Exercise goal:
Starting at the line that contains "Of small tree", quote each line exactly through the last line of the entries, both included.

********

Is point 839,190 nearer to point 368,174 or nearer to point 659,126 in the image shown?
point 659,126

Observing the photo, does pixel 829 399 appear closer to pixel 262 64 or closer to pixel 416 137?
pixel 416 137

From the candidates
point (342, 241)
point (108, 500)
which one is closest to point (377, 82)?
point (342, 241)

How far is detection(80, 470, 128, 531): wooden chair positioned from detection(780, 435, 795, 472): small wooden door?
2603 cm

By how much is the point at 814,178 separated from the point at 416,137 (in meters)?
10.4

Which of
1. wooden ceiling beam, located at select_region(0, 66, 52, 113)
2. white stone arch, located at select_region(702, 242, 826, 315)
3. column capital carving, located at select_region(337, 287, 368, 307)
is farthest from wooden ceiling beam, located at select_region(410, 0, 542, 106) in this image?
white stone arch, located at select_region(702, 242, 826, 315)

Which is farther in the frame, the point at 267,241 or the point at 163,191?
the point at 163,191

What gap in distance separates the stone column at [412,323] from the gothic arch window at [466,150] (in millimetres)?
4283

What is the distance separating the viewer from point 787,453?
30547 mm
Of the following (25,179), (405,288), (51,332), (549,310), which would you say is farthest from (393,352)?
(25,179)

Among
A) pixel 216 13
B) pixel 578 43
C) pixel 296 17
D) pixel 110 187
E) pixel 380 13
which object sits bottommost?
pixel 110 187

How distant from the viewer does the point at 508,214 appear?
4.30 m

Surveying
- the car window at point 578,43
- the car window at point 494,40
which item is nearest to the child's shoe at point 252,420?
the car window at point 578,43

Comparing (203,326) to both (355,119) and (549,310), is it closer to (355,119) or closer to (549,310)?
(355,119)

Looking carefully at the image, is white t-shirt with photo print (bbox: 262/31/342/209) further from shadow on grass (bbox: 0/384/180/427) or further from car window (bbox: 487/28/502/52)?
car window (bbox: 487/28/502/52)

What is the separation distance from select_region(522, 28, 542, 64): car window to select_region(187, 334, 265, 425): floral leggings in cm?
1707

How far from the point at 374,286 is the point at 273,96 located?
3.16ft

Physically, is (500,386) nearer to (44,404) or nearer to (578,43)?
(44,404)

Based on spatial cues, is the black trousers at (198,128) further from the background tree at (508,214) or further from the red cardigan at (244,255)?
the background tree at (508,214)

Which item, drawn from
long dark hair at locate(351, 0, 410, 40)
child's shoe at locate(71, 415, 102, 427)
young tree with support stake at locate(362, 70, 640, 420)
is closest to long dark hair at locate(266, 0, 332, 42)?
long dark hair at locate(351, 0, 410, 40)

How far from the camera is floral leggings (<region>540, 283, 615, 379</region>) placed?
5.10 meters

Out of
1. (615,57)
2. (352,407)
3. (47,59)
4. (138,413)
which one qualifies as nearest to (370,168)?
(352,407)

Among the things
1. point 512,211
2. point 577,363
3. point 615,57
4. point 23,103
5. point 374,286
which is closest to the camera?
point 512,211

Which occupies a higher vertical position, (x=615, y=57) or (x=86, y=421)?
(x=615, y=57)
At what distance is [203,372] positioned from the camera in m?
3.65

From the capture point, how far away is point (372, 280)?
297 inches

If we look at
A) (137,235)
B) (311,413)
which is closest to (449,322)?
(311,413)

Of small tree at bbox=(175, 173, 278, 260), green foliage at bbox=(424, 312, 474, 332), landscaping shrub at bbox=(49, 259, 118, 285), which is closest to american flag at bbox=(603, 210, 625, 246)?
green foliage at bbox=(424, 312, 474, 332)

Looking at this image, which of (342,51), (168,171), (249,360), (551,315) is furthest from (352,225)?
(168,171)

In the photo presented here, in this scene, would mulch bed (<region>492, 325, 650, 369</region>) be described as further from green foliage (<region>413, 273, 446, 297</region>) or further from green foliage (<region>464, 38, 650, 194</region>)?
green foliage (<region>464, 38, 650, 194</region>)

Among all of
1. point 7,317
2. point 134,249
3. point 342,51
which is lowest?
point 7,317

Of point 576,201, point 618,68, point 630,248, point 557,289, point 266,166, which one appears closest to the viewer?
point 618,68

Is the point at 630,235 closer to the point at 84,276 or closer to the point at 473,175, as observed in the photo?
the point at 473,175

********

Full output:
Of small tree at bbox=(175, 173, 278, 260), green foliage at bbox=(424, 312, 474, 332), landscaping shrub at bbox=(49, 259, 118, 285), which is closest to american flag at bbox=(603, 210, 625, 246)?
green foliage at bbox=(424, 312, 474, 332)

Looking at this image, which of (342,51), (168,171), (249,360), (551,315) is furthest from (352,225)?
(168,171)

In the photo presented here, in this scene, would mulch bed (<region>492, 325, 650, 369</region>) be described as further from green foliage (<region>413, 273, 446, 297</region>) or further from green foliage (<region>464, 38, 650, 194</region>)?
green foliage (<region>464, 38, 650, 194</region>)

Among all of
1. point 7,317
2. point 134,249
3. point 342,51
which is lowest?
point 7,317

Of point 576,201, point 618,68, point 630,248, point 557,289, point 266,166, which one appears closest to the viewer?
point 618,68

Is the point at 630,235 closer to the point at 84,276 or closer to the point at 473,175, as observed in the photo?
the point at 473,175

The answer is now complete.